GCLIO

O Grupo Clio é uma associação de educadores dedicados ao ensino, pesquisa e cultura, sua fundação oficial se deu no ano de 2008, a partir dos anseios de um grupo de historiadores que buscavam construir um verdadeiro fórum de debate sobre inúmeras questões pertinentes a educação e a democracia em nosso país. Atualmente o GCLIO reúne educadores das mais diversas áreas e espaços de atuação com o propósito de ampliar os horizontes do nosso povo, construindo a unidade possível em torno da democracia e do republicanismo, e o consenso necessário da educação nas suas mais variadas vertentes. Defendemos a universalização do ensino público com a qualidade necessária para habilitar nossas crianças e jovens na vanguarda civilizacional através de dois pilares básicos a inclusão social e a participação política.

segunda-feira, 13 de setembro de 2010

AMIGOS DE PAPEL: UM COMUNISTA. POR JOEL RUFINO.

23/08/2010

Eu assistia a um jogo da Copa do Mundo quando soube por telefone da morte de José Saramago.

O grande escritor dizia que “comunista é um estado de espírito”. Questionado por um entrevistador, disse também: “Sou aquilo que se pode chamar de comunista hormonal. O que isso quer dizer? Assim como tenho no corpo um hormônio que me faz crescer a barba, há outro que me obriga a ser comunista”.

Em poucas palavras se livrava das idealizações, erros e equívocos dos sistemas e partidos comunistas, preservando o que a definição tem de ética. Comunista é algo em que se está, talvez de nascença, uma feminilidade de espírito anterior à formação de ideias e opiniões sobre o mundo. Um policial experiente, nos anos 60, me revelou que reconhecia comunistas pela maneira insegura, ou frágil, de se dirigirem a empregados, garçons e choferes.
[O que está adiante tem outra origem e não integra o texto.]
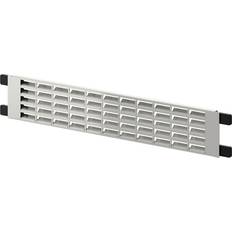 IKEA METOD Hylla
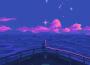 Bad Romance專輯_ViciousBad Romance最新專輯
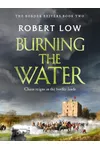 Burning the Water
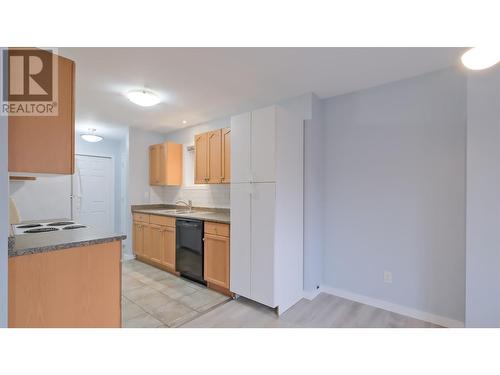 763 Kamloops Avenue Unit# 101, Penticton, BC 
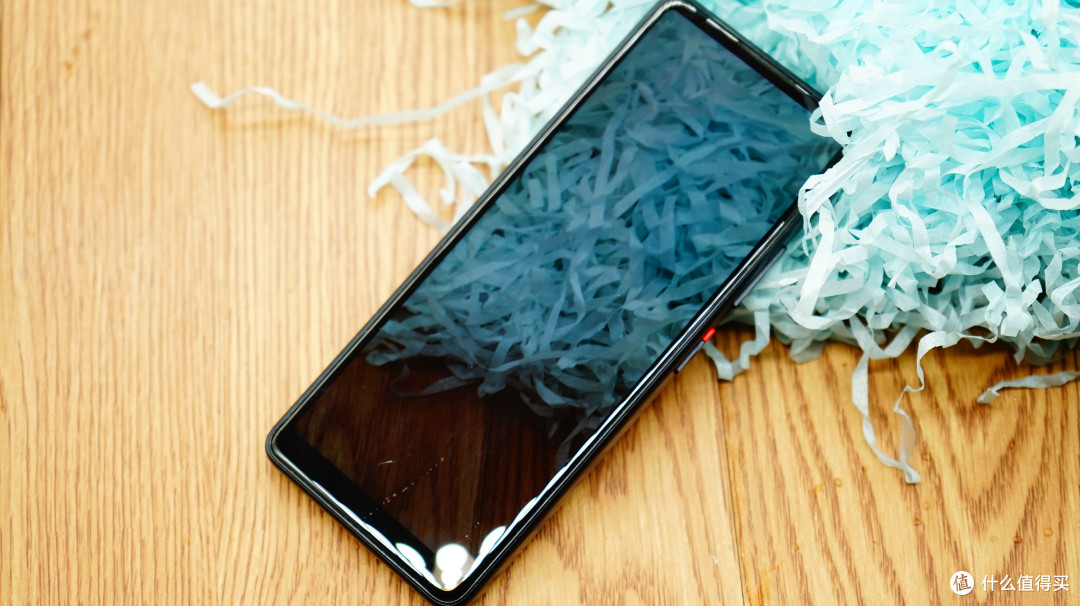 向iphone 5s致敬?入手多亲手机2.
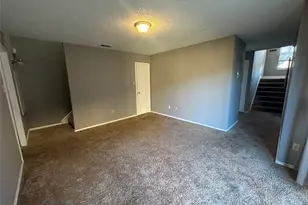 1312 Golden Gate Dr, Carrollton, TX 75007 - Photo 17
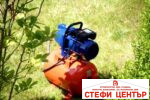 Хидрофорна помпа Gmax  AUTOJET - Image 8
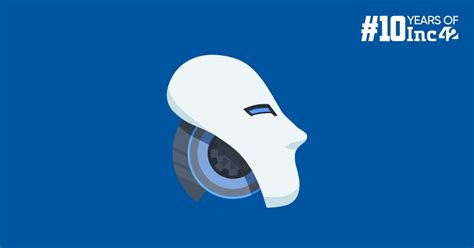 Generative Model. Image Examples 的图像结果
Se visse uma mulher trocando pneu, também não tinha dúvida e, nesse caso, sua intuição de sherloque funcionava ao contrário: um corpo feminino fazendo trabalho de macho indica personalidade comunista.
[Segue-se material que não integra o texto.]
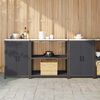 Product Thumbnail Image 2 of 14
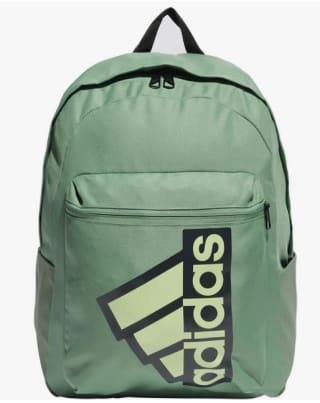 Mochila adidas Backpack por 17€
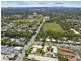 64A/B Boundary Street, Beenleigh QLD 4207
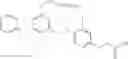 Fig. 210 - Receptor function regulating agent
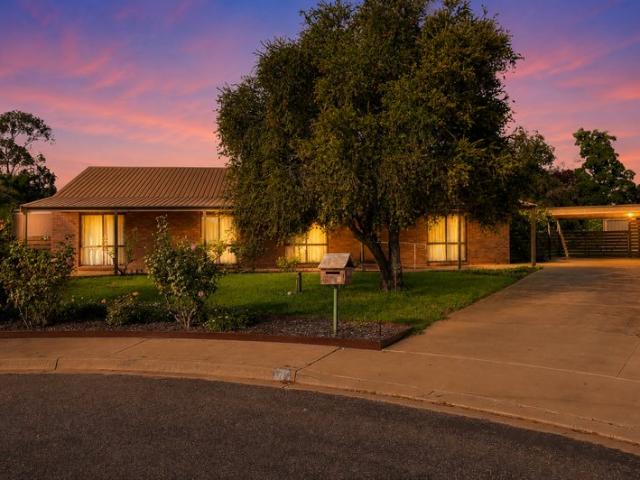 House for rent in Mildura, Victoria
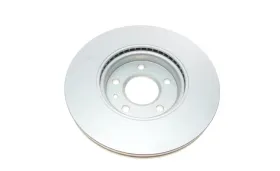 TARCZA HAM. BUICK EXCELLE 1.6I 81KW/ 110PS 1.6L 10.2010 - 1.4L 08.2013 --BOSCH-0986479C56-5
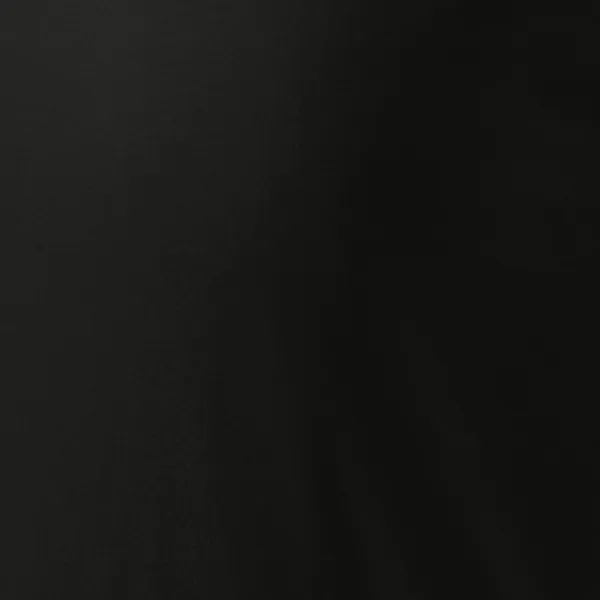 Barnens klassiska T-shirt - 100% bomull för maximal komfort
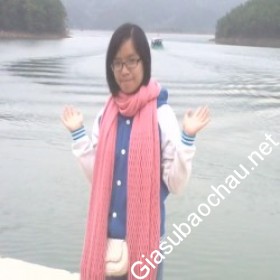 gia sư Yên Bái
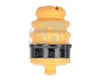FEBI BILSTEIN 102705 Anschlagpuffer Federung Hinten für Produktbild-Vorschau 4
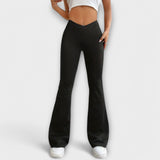 Serena | Relaxed Trousers
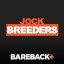 Jock Breeders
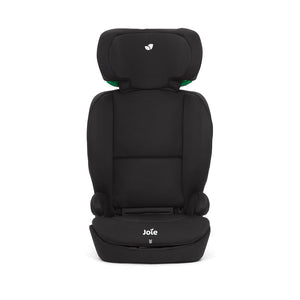 Joie i-Irvana Car Seat - Shale-Car Seats-Shale- | Natural Baby Shower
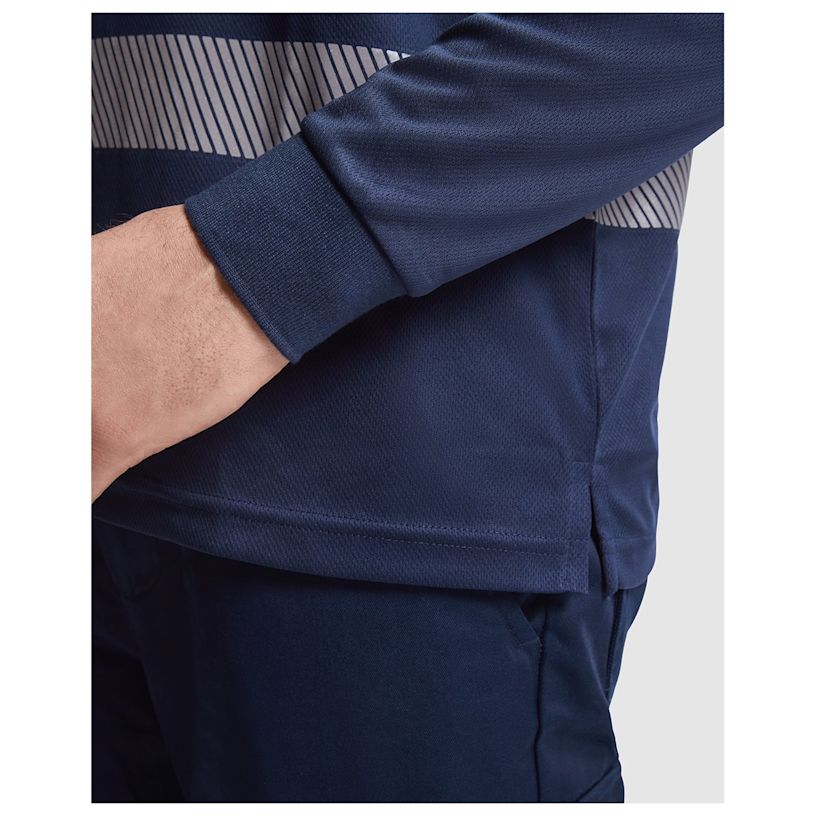 Beispiel 5 für ausgewähltes Produkt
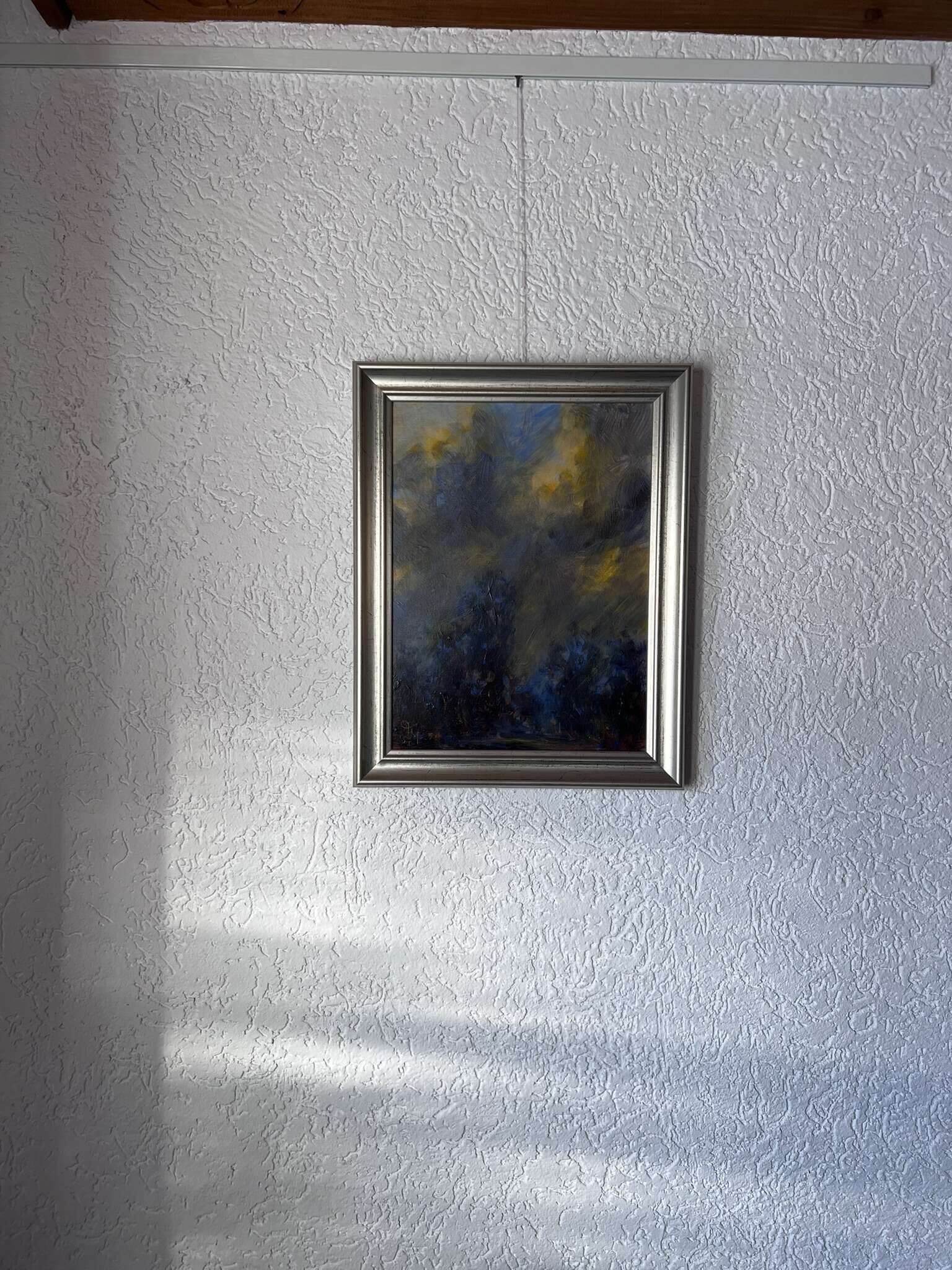 Durch das Getöse - Melissa Faltermeier 1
Ser de esquerda é uma coisa, comunista outra.

Em ideas y creencias, Ortega y Gasset lembra que ao sair de casa, a cada manhã, não
precisamos fazer ideia da rua: cremos, de uma maneira insofismável, que ela estará lá, com seu asfalto, seus sinais, lojas, pontos de ônibus etc. A rua não é uma ideia, mas uma crença. Por analogia, esquerda é uma ideia, tanto que podemos estar mais à esquerda, ser de centroesquerda etc. A própria palavra tem uma origem histórica precisa, a assembleia francesa de 1789, em que os deputados que queriam sustar as medidas revolucionárias se sentavam à direita da presidência, os que queriam continuálas à esquerda, os indecisos ao centro.
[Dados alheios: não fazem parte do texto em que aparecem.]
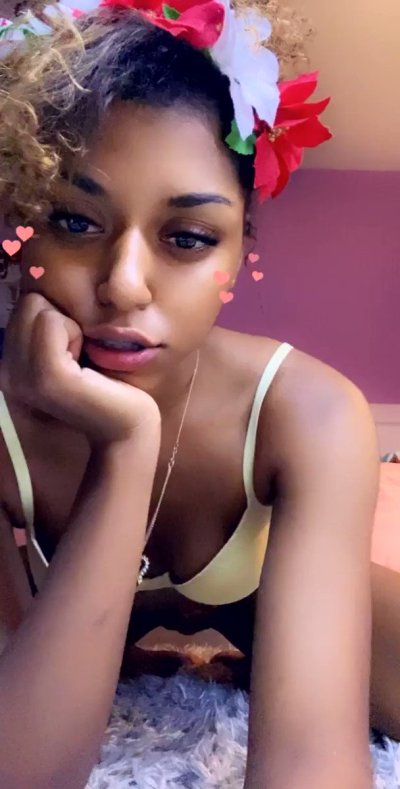 Watch Milu Blaze's leaked NSFW video on TwXstars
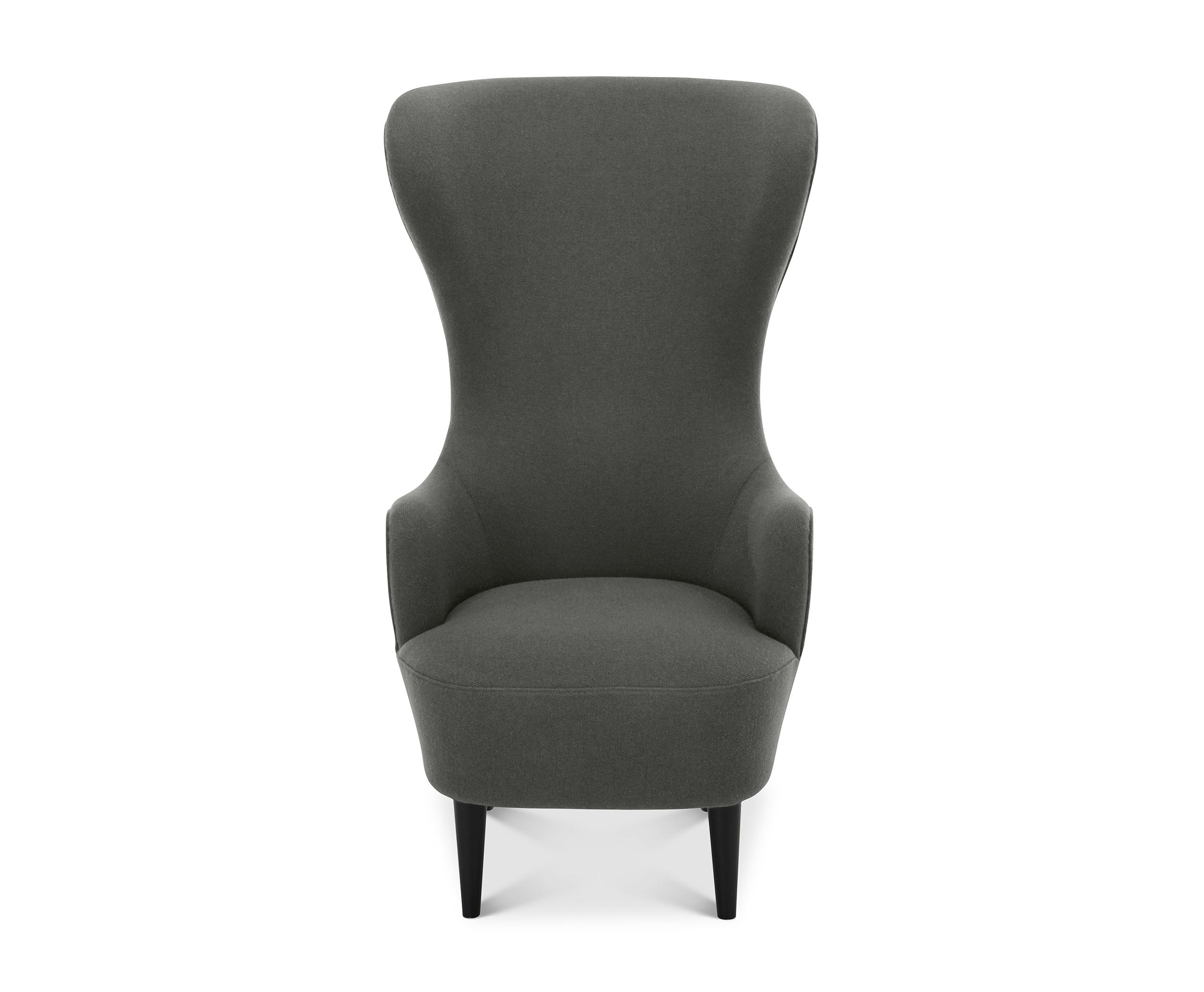 [华体会体育官方在线官网 - 坐具|休闲椅|办公家具|华体会体育官方在线官网家具|后卫休闲椅]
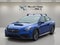 2023 Subaru WRX Base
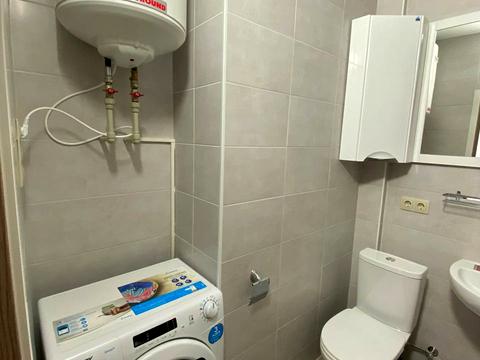 квартира по адресу Михаила Грушевского ул., 30в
Madalena, a protagonista de São Bernardo, de Graciliano Ramos, não era de esquerda, mas era comunista. Não que tivesse qualquer ligação com o Partido Comunista do Brasil, fundado há menos de dez anos. Seu comunismo estava em duas ou três atitudes: cumprimentava os lavradores, montou escola para seus filhos, lia romances, escrevia cartas. A insegurança do marido, Paulo Honório, para quem pessoas eram objetos, o convenceu de que a mulher era comunista. Comunista – eis de volta a definição de Saramago – é um estado de espírito caracterizado pela autonomia. Essa autonomia permite a alguém se dizer comunista mesmo depois de naufragarem os seus dispositivos
históricos.

Poderia um comunista não ter espírito autônomo? Certamente. Hobsbawm garante que
nos anos 70, às vésperas da Glasnost, dificilmente se encontraria um comunista na União Soviética. A designação cobria então burocratas, aproveitadores do Estado autoritário, intelectuais acríticos, multidões despolitizadas.

Comunista, na acepção de Saramago, se aproxima melhor de marxista. O essencial do
marxismo sobrevive no comunista: a análise, até hoje insuperável, da mercadoria e a filosofia da práxis, isto é, a ideia de que o homem faz-se a si mesmo. No entanto, alguém pode estar comunista sem ser marxista, já que o marxismo é uma teoria que, como qualquer outra, exige estudo e abstração.

Os comunistas lutam incansavelmente por um homem novo contra todos os sistemas sociais, inclusive os socialistas. São, por isso, otimistas e pessimistas ao mesmo tempo. Como o escritor que morreu.